Why did I feel that way? Well because there never was any evidence that fines worked. It was all anecdotal, a part of inherited library lore.
More likely, the fine policy incentivized bad behavior: to avoid the fine, “steal this book”. In truth, I don’t think borrowers put much thought into it. The thieves, and there are some, never borrow books; they steal them.
Inexplicably, the media loves to relate stories of long overdue books. Upon someone’s death, the executor invariably finds a book or two borrowed back in 1922 and owing $1089.00 in fines. Hilarious.
A stolen book – just as likely to be found in an estate – when returned by the executor gets off scot-free with thanks.
I undertook studying for a second master’s degree in public administration. That program included a required class on microeconomics - you know, Adam Smith's invisible hand, utility, and free lunches - which mightily influenced my thinking and I began to reflect critically on the effectiveness of fines and concluded the costs, trade offs, and results did not justify the fines.
There were more negatives than positives.
So I proposed, while working in research libraries, to get rid of fines. We did drop the fines and concluded the policy shift was good. One little oddity is that the university budget office punished us, the library, for stopping this “income stream”. They made the library absorb the first year’s “loss”. Obviously the budget office believed in not “sparing the rod and spoiling the child”.

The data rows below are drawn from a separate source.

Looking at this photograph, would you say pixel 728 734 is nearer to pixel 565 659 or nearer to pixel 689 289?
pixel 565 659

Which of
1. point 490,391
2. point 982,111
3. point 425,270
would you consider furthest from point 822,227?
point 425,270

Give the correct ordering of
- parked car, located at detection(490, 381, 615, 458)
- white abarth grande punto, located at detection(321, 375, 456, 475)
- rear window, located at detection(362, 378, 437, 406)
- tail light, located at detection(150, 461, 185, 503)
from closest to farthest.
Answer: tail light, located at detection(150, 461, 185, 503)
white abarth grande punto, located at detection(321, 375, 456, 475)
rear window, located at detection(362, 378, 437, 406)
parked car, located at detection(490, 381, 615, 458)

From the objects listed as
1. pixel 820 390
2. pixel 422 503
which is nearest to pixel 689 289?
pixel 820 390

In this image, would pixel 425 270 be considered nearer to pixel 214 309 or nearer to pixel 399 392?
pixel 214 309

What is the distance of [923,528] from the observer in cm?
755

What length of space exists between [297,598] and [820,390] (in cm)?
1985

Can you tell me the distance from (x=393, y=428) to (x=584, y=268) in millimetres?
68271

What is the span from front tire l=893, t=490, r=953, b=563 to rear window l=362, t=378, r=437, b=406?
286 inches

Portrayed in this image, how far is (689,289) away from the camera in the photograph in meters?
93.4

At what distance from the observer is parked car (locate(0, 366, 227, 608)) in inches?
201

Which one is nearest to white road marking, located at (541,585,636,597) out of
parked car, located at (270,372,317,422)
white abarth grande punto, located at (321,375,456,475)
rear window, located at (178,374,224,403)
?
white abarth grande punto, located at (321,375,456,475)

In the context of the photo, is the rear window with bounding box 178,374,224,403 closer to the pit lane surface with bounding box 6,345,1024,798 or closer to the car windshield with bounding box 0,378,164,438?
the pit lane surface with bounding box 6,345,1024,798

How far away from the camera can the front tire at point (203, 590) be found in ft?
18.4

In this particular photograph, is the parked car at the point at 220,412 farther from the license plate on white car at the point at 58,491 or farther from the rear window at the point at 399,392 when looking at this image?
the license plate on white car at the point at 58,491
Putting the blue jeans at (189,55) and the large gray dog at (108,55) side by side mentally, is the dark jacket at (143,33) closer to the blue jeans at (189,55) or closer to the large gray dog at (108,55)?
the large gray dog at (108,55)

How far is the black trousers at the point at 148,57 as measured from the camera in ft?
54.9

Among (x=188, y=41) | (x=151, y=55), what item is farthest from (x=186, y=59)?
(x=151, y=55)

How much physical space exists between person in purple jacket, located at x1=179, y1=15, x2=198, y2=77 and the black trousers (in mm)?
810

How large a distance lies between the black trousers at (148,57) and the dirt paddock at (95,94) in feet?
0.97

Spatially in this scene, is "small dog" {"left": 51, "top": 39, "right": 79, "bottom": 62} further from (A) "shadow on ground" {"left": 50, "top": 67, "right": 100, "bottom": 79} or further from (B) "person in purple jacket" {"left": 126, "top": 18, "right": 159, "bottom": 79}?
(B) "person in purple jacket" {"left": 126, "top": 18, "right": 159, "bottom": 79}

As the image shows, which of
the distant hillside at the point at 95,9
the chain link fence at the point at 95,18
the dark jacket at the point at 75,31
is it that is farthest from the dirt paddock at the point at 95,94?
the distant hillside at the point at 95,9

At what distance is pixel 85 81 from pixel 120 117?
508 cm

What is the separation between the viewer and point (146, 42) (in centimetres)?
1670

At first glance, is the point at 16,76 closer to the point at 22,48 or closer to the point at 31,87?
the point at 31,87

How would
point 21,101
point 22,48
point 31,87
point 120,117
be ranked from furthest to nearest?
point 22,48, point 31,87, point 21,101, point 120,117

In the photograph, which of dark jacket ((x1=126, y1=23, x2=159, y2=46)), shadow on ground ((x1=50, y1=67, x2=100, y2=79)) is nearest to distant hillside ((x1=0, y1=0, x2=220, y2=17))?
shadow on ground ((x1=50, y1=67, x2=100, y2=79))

Of course, I expected that someone who lost or never returned a book would have to pay for the replacement, so it was not all forgiveness. All of us expected responsible behavior in the use of this important shared resource, the library.
Wokely, the Salem Public Library rationalizes its “no-more-fines” as a matter of social justice and equity.
Maybe the threat of fines kept some people out of the library, but I doubt it – librarians really work at trying to bring people in. A few librarians – myself included – offered “no silence zones” in their libraries. And I could tell you about one university library’s scavenger hunt for beer, but I won’t.
Lovers of books range across all economic and social strata so I doubt very much the notion: “Going fine-free removes barriers so people can access the library…”
On a final note, the Internet offers up what may be the first sensible research study, from 2020 by Sabrina Unrein on overdue book fine policies.